Tokyo Express

Jun 18, 2026 • 3 min read • Essay

I've been away from home for three months. I lost my mind and walked to the end of the earth. But I'm home now and I read Tokyo Express by Seichou Matsumoto. I've not read many detective books (only Higashino Keigo and China Mieville come to mind, yet Mieville is far from a detective book author). But aren't most stories detective stories? There is always a mystery to solve, and a hero to detect. Most mystery stories I've seen are told in the television series format, like Dark, True Detective, or that recent show about a Scottish detective who has to find a woman who's trapped in a pressurised water tank by an evil old couple. All with the tropes that cover the viewer like the childhood blanket, the alcoholic but talented detective, the unwilling and distrusting police chief who eventually betrays the protagonist, a killer who listens to classical music, flashbacks of a dead spouse their face luminous under a morning blanket.

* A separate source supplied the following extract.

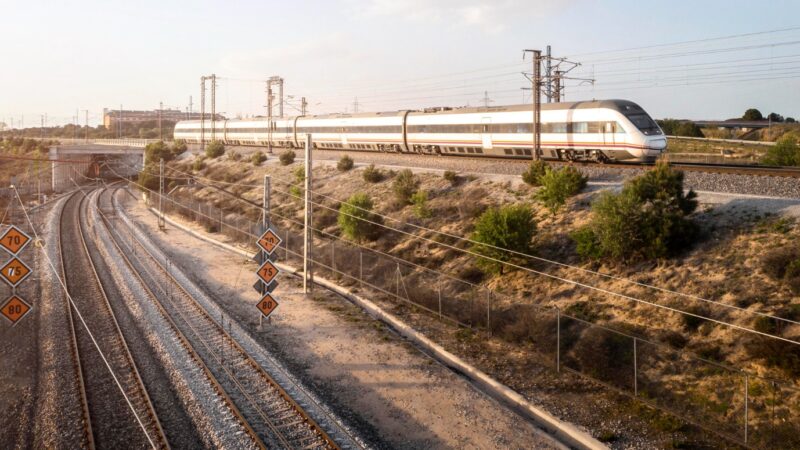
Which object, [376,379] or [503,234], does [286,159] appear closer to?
[503,234]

Yet Tokyo Express, written in 1958, contains none of it. It's a dense novel about a couple of cops trying to break a suspect's alibi using train timetsables that's refreshingly realistic. There are no Sherlock Holmes deductions, though Matsumoto's Tokyo detective reuses the eureka moment trope in the cafe no less than three times. There is no Alex Cross style climactic showdown or chase scene either. But it was still a fun read for commuting since I sold my car. I've been reading approximately 30% more since I stopped driving. I can't say my legs are happy, though. Or my nose.

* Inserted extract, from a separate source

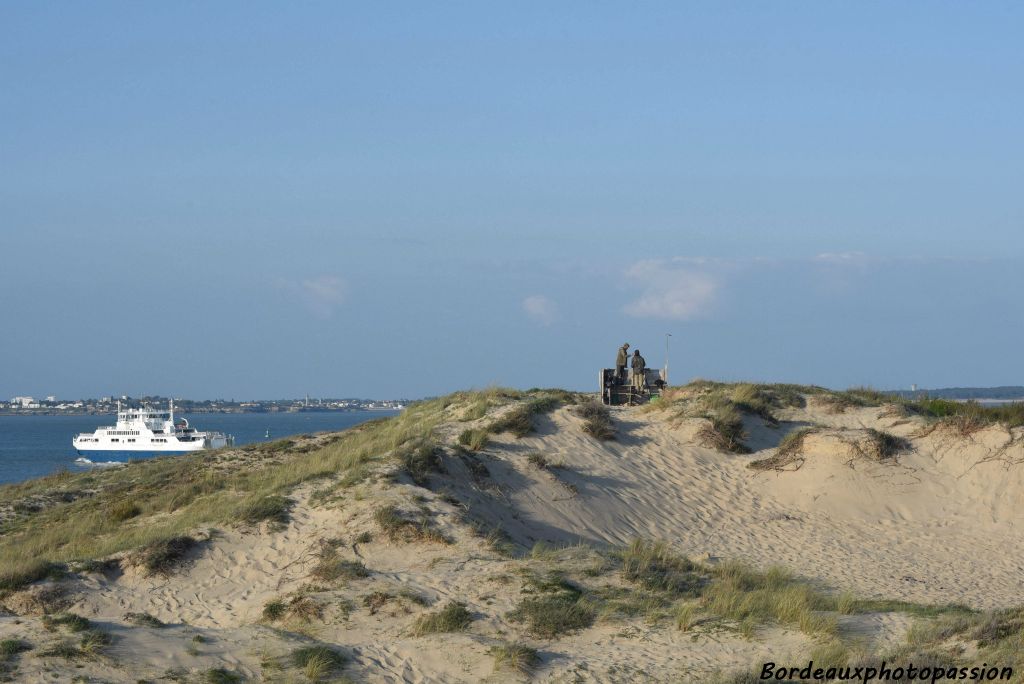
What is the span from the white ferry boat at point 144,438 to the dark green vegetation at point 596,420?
6682 centimetres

For the last 3 weeks I've been thinking about only one writer in the entire world. That person is Ursula Le Guin. Four years ago I took a seminar about The Dispossessed, which I found so boring, the only thing I remember about it is sad swollen-eyed Nitya Sivakumar, telling me her boyfriend dumped her because she smoked too many cigarettes. Four years after that I bought The Left Hand of Darkness from a bookstore in București while some Romanian author gave an interview on her work. A suitably strange book about nonbinary aliens. I read it in a mouldy berth on a Soviet-era sleeper train chugging its way into Moldova. And last week I read the six Earthsea books and pirated three more of her SF works.

SF meditations about gender are a dime a dozen. What amazed me, though, was the depth of feeling and understanding in describing the outdoors. I've read no other writer who depicts hiking so accurately, yet you'll never find the word in her oeuvre. I think she does so by depicting: place, time and presence. The place is nature and balance with nature, sustainability, yin and yang, themes that run through many of Le Guin's work. Time and presence are perhaps the same. The act of hiking slows down time... One is forced to experience life at a maximum speed of 5km/h. It is also *grounding*, it forces one to be present lest you slip off a ridge or bump into a bear or step on a snail. Le Guin was no larper. She understood it all intimately.

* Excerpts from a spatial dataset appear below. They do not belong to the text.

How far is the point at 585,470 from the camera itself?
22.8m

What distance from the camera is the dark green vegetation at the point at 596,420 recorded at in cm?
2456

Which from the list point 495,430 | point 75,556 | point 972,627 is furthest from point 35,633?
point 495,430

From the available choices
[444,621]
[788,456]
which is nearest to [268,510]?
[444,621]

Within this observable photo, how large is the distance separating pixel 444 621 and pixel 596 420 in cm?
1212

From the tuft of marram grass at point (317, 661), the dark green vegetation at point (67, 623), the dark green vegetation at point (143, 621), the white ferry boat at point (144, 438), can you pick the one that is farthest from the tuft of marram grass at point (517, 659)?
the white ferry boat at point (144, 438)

But this isn't about Le Guin, I've already written more than I did about Matsumoto. Sorry about that. As for grand adventures, I find that I am in a Tehanu-like mood. After surprising my knees with 17,174m of elevation gain and glissading down Bulgarian mountains, for now I want to sleep under clean sheets and cook good food. I don't want to look at my sleeping bag or take any trains for 6 months at the very least. But after that the Patagonia calls to me, the Himalayas call to me.